Capture timeline of alerts, deployments, and mitigation steps.
Restore service using rollback or dependency failover.
Validate customer-facing transactions after mitigation.
Open follow-up work items before closure.

Post-Incident Review Template¶

Every sev1/sev2 incident should produce a concise review:

What happened (symptoms and scope)
Why it happened (technical and process causes)
What restored service (mitigation path)
What prevents recurrence (engineering and operational actions)
Owner and due date for each action item

Track completion of action items in the same backlog used for feature delivery.

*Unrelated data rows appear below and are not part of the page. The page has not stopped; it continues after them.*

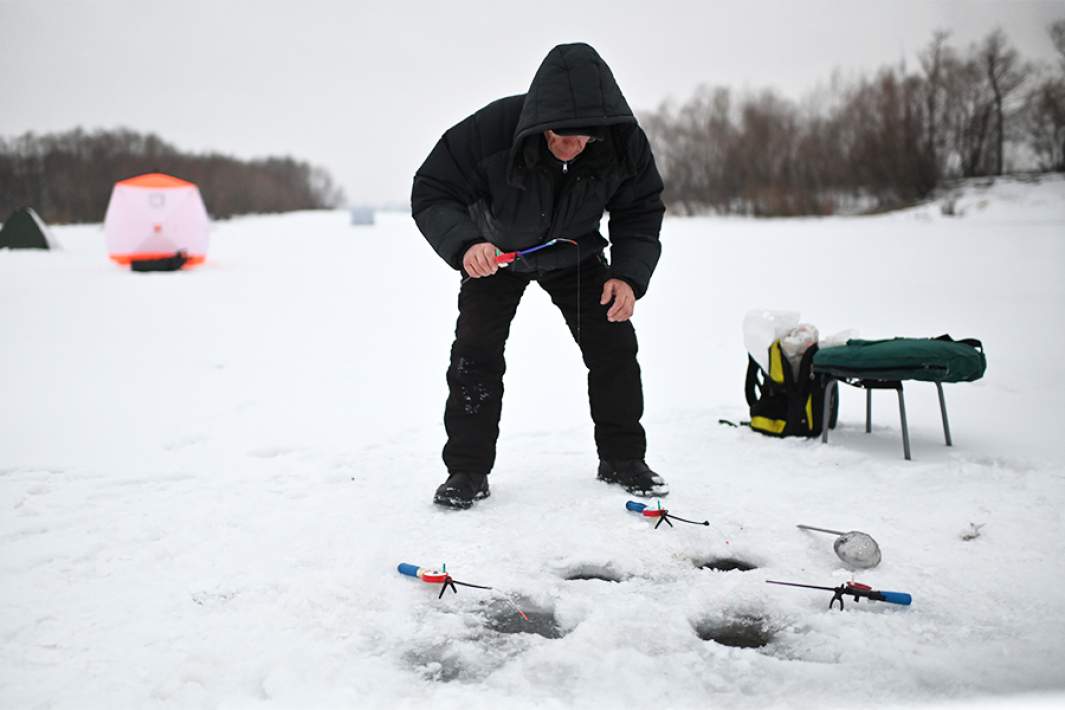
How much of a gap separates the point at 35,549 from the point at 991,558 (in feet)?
8.59

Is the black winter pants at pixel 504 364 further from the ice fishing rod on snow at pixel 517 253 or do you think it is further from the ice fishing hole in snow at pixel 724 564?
the ice fishing hole in snow at pixel 724 564

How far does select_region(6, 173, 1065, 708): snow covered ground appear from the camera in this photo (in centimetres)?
144

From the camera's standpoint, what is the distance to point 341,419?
12.3 ft

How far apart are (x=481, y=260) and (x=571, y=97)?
0.56 metres

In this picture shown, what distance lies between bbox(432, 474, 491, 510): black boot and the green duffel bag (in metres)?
1.52

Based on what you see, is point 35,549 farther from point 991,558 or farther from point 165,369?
point 165,369

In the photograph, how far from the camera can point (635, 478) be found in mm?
2539

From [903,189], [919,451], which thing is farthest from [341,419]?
[903,189]

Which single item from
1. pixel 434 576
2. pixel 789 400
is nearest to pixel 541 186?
pixel 434 576

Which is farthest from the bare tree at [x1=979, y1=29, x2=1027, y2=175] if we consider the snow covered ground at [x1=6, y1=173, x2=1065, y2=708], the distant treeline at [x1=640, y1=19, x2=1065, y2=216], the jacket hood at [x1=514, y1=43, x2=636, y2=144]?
the jacket hood at [x1=514, y1=43, x2=636, y2=144]

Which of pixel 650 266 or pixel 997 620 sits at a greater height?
pixel 650 266

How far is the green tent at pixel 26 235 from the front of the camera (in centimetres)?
1262

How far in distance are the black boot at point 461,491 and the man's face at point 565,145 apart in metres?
1.09

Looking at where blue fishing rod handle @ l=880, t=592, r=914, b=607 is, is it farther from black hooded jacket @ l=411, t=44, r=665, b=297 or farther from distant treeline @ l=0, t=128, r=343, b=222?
distant treeline @ l=0, t=128, r=343, b=222
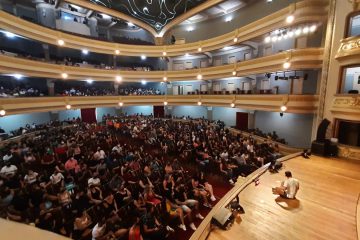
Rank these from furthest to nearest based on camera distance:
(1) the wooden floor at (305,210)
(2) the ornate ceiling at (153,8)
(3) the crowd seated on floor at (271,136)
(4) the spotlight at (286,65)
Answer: (2) the ornate ceiling at (153,8) → (3) the crowd seated on floor at (271,136) → (4) the spotlight at (286,65) → (1) the wooden floor at (305,210)

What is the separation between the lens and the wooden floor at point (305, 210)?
4.09m

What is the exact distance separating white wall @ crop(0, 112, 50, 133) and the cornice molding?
9.69 feet

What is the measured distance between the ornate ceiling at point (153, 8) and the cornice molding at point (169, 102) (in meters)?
8.13

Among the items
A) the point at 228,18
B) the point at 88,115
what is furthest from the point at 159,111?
the point at 228,18

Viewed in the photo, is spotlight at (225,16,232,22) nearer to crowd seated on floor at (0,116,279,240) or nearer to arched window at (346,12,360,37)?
arched window at (346,12,360,37)

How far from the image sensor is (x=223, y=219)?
4.15 metres

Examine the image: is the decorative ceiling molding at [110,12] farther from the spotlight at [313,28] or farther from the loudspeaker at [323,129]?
the loudspeaker at [323,129]

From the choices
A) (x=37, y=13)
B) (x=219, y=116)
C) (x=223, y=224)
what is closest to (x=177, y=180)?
(x=223, y=224)

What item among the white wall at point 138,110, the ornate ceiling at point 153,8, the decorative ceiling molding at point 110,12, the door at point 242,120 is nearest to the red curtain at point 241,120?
the door at point 242,120

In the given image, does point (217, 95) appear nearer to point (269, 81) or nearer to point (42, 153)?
point (269, 81)

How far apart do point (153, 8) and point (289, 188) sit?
18947 mm

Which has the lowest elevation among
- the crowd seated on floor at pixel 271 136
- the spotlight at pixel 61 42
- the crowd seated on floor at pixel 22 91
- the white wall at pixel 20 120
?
the crowd seated on floor at pixel 271 136

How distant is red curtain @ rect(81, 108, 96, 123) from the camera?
21061 mm

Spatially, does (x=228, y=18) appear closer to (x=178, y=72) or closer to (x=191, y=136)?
(x=178, y=72)
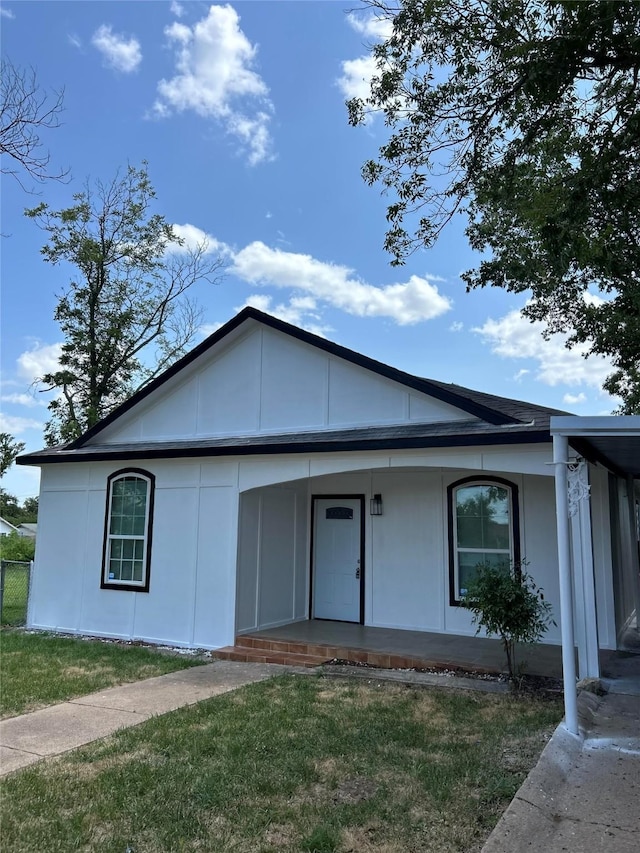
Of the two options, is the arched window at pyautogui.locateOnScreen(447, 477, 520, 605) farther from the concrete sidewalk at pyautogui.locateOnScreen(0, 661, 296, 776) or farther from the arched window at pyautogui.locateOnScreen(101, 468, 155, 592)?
the arched window at pyautogui.locateOnScreen(101, 468, 155, 592)

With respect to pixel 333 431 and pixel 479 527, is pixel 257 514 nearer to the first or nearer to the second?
pixel 333 431

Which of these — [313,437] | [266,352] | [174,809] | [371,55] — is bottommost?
[174,809]

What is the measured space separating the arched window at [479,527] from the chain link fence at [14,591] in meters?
7.99

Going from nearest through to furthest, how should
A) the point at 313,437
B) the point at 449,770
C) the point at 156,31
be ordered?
the point at 449,770, the point at 156,31, the point at 313,437

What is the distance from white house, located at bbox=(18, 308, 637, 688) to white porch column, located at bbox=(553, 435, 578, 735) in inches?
95.8

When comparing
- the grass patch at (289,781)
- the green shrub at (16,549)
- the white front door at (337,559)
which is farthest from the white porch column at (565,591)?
the green shrub at (16,549)

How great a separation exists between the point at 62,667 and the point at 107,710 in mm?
2410

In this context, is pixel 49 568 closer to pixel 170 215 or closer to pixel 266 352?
pixel 266 352

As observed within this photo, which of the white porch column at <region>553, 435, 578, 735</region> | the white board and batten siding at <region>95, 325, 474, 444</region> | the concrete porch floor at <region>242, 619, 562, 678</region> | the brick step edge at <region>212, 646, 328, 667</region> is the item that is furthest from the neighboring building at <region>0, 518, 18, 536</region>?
the white porch column at <region>553, 435, 578, 735</region>

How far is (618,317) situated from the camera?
49.3ft

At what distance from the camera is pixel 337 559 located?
10992 millimetres

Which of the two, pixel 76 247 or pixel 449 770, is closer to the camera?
pixel 449 770

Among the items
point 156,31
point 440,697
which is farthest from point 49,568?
point 156,31

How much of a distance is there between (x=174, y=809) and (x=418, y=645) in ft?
17.9
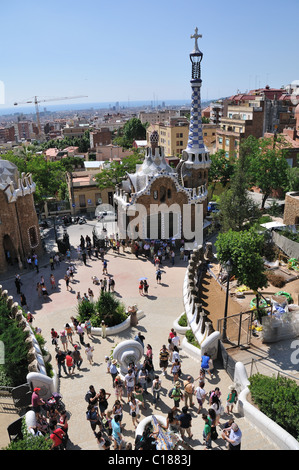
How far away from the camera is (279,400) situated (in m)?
10.9

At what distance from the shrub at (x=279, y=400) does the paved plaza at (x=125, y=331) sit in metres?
0.76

Backup Strategies for Stateful Workloads¶

Use native backup capabilities of each managed service (SQL, Cosmos DB, Storage).
Verify restore objectives (RTO/RPO) with periodic drills.
Store backup policies and retention in IaC for auditability.
Align backup retention with compliance requirements.

Recovery Drills¶

Run controlled drills at least once per quarter:

Simulated bad deployment rollback
Regional dependency degradation scenario
Expired secret/credential rotation failure scenario

Measure detection-to-recovery time and refine runbooks after each drill.

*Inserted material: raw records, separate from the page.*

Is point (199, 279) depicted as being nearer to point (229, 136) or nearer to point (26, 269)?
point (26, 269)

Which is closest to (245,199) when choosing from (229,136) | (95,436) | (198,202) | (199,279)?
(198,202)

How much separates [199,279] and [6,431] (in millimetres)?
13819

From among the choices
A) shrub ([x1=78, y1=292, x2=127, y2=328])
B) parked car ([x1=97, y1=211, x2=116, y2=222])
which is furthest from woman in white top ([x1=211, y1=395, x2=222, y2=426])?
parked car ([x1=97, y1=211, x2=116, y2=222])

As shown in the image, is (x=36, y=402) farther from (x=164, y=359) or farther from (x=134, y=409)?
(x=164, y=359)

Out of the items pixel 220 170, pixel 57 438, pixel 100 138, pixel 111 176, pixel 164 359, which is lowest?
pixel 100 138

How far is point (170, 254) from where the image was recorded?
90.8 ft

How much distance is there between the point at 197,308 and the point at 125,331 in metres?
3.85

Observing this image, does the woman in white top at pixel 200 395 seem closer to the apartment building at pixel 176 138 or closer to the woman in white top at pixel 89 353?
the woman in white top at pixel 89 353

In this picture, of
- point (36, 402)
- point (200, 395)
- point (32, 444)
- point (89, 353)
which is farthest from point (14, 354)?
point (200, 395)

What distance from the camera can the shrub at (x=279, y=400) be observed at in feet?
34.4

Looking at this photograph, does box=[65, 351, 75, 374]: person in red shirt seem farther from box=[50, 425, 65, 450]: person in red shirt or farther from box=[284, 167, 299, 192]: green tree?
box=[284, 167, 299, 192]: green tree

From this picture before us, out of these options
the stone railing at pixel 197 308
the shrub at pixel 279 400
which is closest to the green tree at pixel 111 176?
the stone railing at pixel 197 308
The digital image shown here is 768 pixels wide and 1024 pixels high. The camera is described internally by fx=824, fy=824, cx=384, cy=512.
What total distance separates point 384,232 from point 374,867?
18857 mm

Incident Recovery Workflow¶

flowchart TD
    A[Incident Detected] --> B[Assess Scope and Severity]
    B --> C[Stabilize Service]
    C --> D{Deployment-related?}
    D -->|Yes| E[Rollback Revision Traffic]
    D -->|No| F[Recover Dependency]
    E --> G[Verify Customer Transactions]
    F --> G
    G --> H[Post-Incident Review and Actions]

Recovery Strategy Matrix¶

Failure Type	First Response	Preferred Mitigation	Validation
Bad application release	Route traffic to stable revision	Deactivate failed revision	Health endpoint + business transaction checks
Secret/authentication expiry	Rotate secret and redeploy revision	Temporary failover credential if available	Authentication success rate and error logs
Dependency outage	Activate fallback path or queue buffering	Dependency-specific DR process	Queue drain and response-time normalization
Regional platform issue	Shift traffic to pre-provisioned secondary region	Rehydrate state and restore normal routing	End-to-end synthetic checks

Define explicit RTO and RPO targets

Recovery drills should measure actual restoration against target objectives, not only procedural completion.

Avoid simultaneous mitigation changes

During active incidents, apply one mitigation at a time (rollback, scale, secret change, network update) to preserve causal clarity.

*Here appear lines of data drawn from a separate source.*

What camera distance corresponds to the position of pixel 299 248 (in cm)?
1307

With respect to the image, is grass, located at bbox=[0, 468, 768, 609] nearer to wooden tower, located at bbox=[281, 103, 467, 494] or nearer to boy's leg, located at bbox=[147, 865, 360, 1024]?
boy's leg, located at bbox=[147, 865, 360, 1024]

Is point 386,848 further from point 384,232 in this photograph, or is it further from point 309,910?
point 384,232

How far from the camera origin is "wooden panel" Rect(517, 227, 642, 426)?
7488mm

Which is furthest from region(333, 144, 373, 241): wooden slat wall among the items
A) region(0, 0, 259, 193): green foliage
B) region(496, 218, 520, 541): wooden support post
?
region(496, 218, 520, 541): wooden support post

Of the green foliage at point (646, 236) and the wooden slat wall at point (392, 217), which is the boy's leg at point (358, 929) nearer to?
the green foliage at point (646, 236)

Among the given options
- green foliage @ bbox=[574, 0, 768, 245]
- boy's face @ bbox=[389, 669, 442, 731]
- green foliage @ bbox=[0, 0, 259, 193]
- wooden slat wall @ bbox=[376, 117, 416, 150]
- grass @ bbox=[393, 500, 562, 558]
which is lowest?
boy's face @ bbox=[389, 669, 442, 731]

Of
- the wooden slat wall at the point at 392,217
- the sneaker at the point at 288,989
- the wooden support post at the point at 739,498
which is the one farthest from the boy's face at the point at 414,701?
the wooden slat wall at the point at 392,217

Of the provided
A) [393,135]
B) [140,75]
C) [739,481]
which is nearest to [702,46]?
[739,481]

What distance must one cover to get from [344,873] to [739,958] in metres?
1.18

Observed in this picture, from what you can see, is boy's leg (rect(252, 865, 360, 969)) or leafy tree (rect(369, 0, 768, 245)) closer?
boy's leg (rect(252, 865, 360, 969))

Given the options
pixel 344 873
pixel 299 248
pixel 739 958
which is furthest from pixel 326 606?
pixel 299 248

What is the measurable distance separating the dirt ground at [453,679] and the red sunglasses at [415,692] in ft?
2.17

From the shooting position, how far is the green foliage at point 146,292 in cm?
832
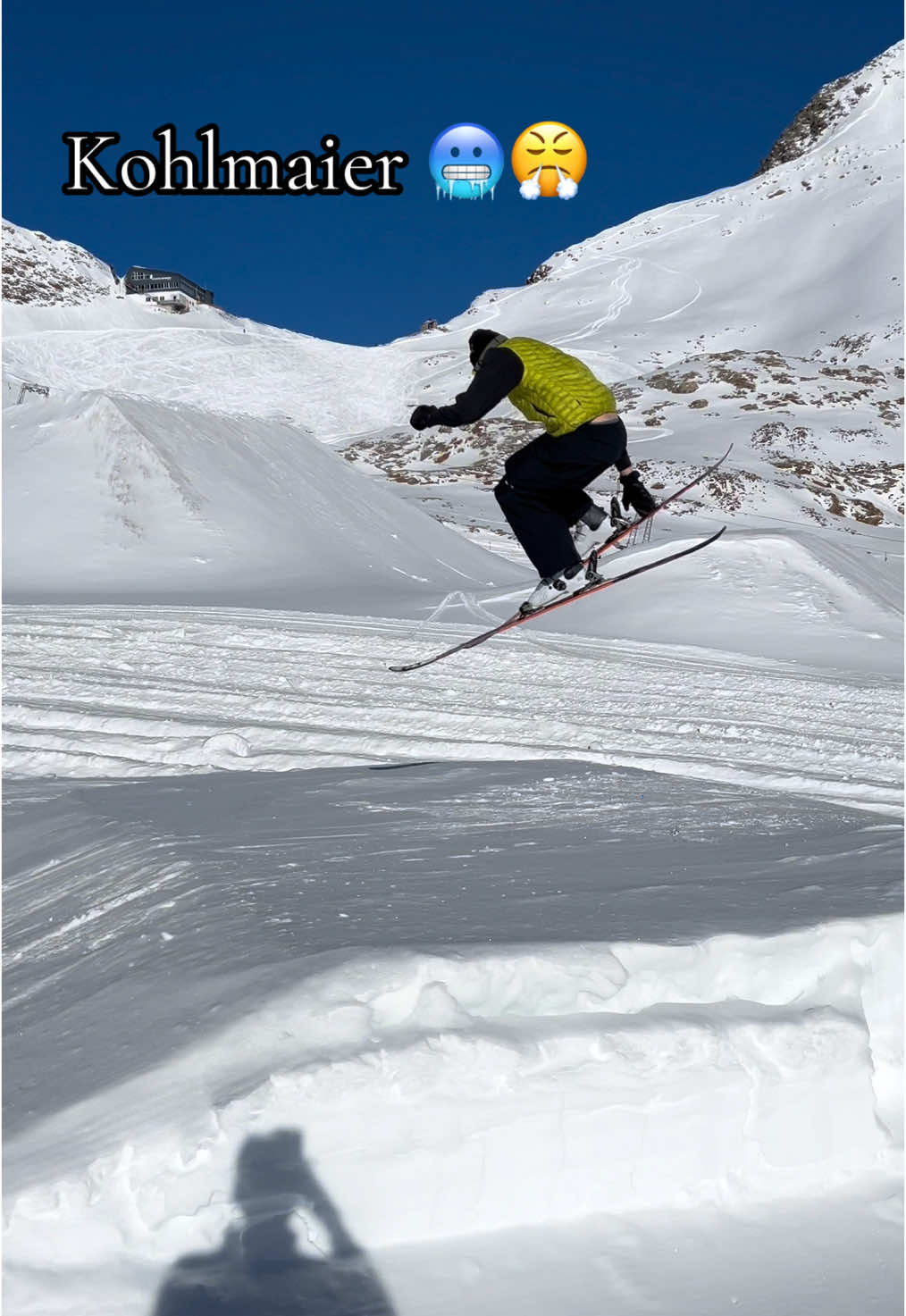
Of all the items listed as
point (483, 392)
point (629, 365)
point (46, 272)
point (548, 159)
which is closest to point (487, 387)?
point (483, 392)

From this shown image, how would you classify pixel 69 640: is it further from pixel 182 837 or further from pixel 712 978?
pixel 712 978

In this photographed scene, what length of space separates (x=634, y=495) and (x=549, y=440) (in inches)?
23.4

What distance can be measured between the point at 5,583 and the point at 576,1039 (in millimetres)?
12625

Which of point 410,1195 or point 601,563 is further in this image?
point 601,563

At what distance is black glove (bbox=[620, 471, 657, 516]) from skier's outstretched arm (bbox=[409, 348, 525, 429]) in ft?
3.46

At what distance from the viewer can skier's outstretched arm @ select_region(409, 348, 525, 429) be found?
16.4ft

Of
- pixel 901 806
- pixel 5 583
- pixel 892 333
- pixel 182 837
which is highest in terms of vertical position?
pixel 892 333

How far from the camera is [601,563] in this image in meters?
13.2

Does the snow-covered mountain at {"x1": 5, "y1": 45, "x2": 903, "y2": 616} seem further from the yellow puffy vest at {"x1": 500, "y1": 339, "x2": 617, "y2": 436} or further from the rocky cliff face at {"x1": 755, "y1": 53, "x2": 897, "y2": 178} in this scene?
the yellow puffy vest at {"x1": 500, "y1": 339, "x2": 617, "y2": 436}

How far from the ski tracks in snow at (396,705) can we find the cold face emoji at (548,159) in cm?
492

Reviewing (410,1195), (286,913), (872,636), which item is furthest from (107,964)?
(872,636)

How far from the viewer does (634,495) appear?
6.03 meters

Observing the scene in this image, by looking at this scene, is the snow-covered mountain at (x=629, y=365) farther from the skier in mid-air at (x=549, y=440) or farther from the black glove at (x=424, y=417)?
the black glove at (x=424, y=417)

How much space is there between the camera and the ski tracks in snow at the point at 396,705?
6.44 metres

Recovery Verification Commands¶

az containerapp revision list \
  --name "$APP_NAME" \
  --resource-group "$RG" \
  --output table

az containerapp ingress traffic show \
  --name "$APP_NAME" \
  --resource-group "$RG" \
  --output json

az containerapp logs show \
  --name "$APP_NAME" \
  --resource-group "$RG" \
  --type console \
  --follow false

Recovery Exit Criteria¶

End-user transactions succeed at normal error and latency levels.
Alert severity is reduced and no new sev1/sev2 signals are firing.
Rollback/mitigation steps are recorded with timestamps and owners.
Follow-up actions are created before incident closure.